The global speculative default rate stayed flat in December, but is expected to resume its downward trajectory in the year ahead, says Moody’s Investors Service in a report published Wednesday.
Moody’s global default rate for speculative-grade securities finished the final quarter of 2017 at 2.9%, which was unchanged from the previous quarter. Looking ahead however, the firm says that the rate will decline below the 2% mark in 2018.
“Under our baseline scenario, we expect the global speculative-grade default rate to continue its downward path this year and to close it at 1.9%,” says Sharon Ou, vice president and senior credit officer at Moody’s, in a statement. “This forecast aligns to the pick-up in global economic momentum and narrow option-adjusted high-yield spreads and generally good liquidity and low refinancing risk among Moody’s-rated speculative-grade issuers.”
In 2017, Moody’s recorded a total of 90 defaults, down from 143 defaults in 2016. In the fourth quarter, 24 corporate issuers defaulted, which represents an increase from 15 defaults in the third quarter, but is still down from 29 defaults in the second quarter.
Oil and gas companies contributed nine of the fourth quarter defaults.

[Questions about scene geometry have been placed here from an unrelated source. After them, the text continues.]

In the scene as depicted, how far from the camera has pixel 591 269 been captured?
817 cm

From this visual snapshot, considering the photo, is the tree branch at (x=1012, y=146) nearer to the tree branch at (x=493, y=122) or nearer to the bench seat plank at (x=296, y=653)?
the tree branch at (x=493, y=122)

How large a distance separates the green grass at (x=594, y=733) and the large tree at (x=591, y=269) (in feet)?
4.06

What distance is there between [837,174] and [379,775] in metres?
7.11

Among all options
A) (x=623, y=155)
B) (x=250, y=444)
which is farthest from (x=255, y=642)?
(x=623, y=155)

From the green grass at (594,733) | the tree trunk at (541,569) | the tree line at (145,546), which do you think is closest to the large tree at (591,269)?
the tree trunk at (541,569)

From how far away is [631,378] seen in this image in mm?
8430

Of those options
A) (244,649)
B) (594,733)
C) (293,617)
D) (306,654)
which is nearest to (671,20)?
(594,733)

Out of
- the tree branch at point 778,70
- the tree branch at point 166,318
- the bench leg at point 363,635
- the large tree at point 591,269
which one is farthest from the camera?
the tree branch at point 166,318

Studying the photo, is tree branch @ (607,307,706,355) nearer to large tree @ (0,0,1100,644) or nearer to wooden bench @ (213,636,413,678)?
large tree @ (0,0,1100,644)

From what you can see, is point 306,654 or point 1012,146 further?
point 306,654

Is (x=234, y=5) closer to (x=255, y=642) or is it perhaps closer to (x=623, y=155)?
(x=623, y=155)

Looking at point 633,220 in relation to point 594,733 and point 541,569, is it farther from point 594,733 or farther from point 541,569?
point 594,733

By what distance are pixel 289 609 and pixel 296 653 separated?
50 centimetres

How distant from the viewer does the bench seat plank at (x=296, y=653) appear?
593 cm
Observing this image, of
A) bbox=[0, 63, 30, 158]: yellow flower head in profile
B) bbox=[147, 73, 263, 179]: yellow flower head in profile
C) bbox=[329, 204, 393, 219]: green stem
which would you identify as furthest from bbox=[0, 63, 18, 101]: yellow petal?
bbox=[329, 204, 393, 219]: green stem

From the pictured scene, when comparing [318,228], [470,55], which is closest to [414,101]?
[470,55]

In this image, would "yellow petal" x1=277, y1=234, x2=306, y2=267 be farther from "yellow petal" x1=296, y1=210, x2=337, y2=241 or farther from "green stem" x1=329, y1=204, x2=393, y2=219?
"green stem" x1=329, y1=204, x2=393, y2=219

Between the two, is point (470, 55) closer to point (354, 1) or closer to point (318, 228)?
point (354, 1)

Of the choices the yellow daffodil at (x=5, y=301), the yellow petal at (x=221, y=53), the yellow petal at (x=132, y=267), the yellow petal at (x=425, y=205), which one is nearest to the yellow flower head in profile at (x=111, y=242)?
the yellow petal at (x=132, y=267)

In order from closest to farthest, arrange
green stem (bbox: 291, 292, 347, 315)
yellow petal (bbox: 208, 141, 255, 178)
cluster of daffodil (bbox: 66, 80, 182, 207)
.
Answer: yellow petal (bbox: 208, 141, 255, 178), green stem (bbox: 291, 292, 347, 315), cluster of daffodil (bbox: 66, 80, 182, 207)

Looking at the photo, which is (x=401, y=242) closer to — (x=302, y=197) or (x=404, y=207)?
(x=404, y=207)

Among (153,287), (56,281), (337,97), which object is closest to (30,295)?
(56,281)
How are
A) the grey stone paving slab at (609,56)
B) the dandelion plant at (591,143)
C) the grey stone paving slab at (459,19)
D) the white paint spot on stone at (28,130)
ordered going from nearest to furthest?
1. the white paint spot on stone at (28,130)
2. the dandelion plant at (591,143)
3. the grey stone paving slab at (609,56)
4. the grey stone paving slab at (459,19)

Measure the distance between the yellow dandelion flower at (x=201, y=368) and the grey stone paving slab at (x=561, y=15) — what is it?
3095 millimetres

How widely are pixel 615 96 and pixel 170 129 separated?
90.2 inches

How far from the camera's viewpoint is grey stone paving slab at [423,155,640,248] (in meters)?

Nevertheless, Moody’s says its analysts expect the default risk for US-based oil and gas firms to continue declining in 2018.
The firm is forecasting that the consumer durable goods sector will be the most troubled in the U.S. in 2018. In Europe, the media sector is likely to remain “the most challenged,” Moody’s says.
By the end of 2018, Moody’s is projecting a 2.4% default rate in the U.S., and just 1.2% for Europe.